Let me make something perfectly clear. No one is actually watching basketball. The game is so secondary to the event, it
hardly bears mentioning. The Cavs have
installed what might be the largest video screen on the planet above the
court. I think it is called The
Enormotron or The MegaScreen or some such shit.
It is impossible not to look at it.
Like a moth to a flame, my eyes are drawn to watching the game on that
TV. Sure, the actual LeBron James is
right in front of me, but I couldn’t help myself. It was a constant struggle to make myself
watch the actual game on the court instead of the game on the TV the size of a
large government building.
The most exciting event is the player introductions. A movie plays on the screen. A sound system that would make Black Sabbath
weep bludgeons the skull with triumphant music.
Cavs players are introduced like conquering Gods until the crescendo is
reached with LeBron. I’m sorry. We were mad at you? We LOVE you LeBron! WE LOVE YOU!
Ka-Boom. Flames shoot out of the
scoreboard. The houselights go up. There is a sudden drop in excitement when the
crowd collectively realizes that now they will have to actually sit through a
November regular season game involving the Denver Nuggets. I didn’t know a single person in their
starting five. Not one.
I tried to have a good time and chat with the group of
people I took to the game. That is
impossible. Every second of the game is
dominated by that monster sound system playing terrible club music and canned
cheers. It is as difficult to talk to
someone two seats away as it would be at a construction site. It is as if you walked into a really bad
nightclub and a basketball game broke out.
This is called “game presentation” in the parlance of the industry.
I might sound like the crabby old guy now. I don’t give a fuck. If I go through the hassle of attending a
basketball game, I would like to actually watch the basketball with some
relative focus. The entire event is
designed for someone with attention deficit disorder. Sanitized “urban” beats fill every
second. It’s like if Disney wanted to
show suburbanites their version of a visit to an idealized black inner city
neighborhood. The GigantiTron throws
wave after wave of corny comedy and sponsored features. The “Scream Team”, a bunch of young men with
stage names like “Octavian” and “Chillex” dance around on the court like those
bad breakdancing videotape ads from the 80s during one of the 17 time outs each
quarter. Young aerobic instructors shake
their tits and asses in Cavs cheerleader outfits. A guy in a dog mascot costume shoots t-shirts
into the crowd with a variety of air cannons.

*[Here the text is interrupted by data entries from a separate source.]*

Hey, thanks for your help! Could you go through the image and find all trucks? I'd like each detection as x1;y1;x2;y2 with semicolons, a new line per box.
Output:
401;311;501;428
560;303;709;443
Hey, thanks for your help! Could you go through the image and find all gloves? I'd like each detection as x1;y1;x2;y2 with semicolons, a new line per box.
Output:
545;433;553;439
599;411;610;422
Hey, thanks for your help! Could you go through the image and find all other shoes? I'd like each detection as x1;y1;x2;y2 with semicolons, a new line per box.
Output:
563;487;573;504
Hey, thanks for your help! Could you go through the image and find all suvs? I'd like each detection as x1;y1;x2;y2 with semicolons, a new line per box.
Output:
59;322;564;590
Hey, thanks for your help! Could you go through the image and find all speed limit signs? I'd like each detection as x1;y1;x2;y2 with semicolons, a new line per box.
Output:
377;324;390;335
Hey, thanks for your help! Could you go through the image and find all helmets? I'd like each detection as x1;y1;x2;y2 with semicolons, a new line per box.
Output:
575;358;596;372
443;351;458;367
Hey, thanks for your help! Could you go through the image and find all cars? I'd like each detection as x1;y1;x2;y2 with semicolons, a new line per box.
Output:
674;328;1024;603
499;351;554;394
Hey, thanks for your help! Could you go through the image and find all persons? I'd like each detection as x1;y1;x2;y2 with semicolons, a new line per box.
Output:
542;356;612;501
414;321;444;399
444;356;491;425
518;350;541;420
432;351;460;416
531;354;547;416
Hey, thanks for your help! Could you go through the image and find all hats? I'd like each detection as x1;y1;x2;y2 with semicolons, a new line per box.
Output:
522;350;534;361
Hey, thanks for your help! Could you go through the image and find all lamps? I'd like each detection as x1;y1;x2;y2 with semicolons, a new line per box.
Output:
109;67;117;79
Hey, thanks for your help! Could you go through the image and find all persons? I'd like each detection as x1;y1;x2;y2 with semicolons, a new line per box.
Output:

Another guy in a Cavalier outfit shoots an air cannon at the other
end. Video screens stream with constant
ads all around the arena. It’s all
happening at the same time. I have no
fucking idea what is happening on the court.
I don’t even care. It’s
irrelevant. The other bullshit is what I
am being demanded to focus on.
I had no idea the Cavs were down by 16 in the 3rd
quarter until I figured out how to read the scoreboard. I don’t know why they were down by so many as
I absorbed almost none of the game and the TremendoTron blocked my view of the
Cavs stats on one of the 43 video screens in the building. I did see the “Kiss Cam” though and the
Pittsburgh Steelers logo when I was supposed to boo an otherwise meaningless
free throw attempt in the 4th quarter. By the end of it, I was wrung out like I had
stared at a strobe light for an hour. I
have no clue which particular player played well or poorly. The Cavs lost big. Double digits I think.
People seemed to like it. I don’t know if I am so out of touch with popular culture
that I can’t recognize “fun” or if I am looking for the wrong thing at a Cavs
game. I was expecting basketball. Instead I got (in the immortal words of David
Foster Wallace) “a supposedly fun thing that I will never do again”.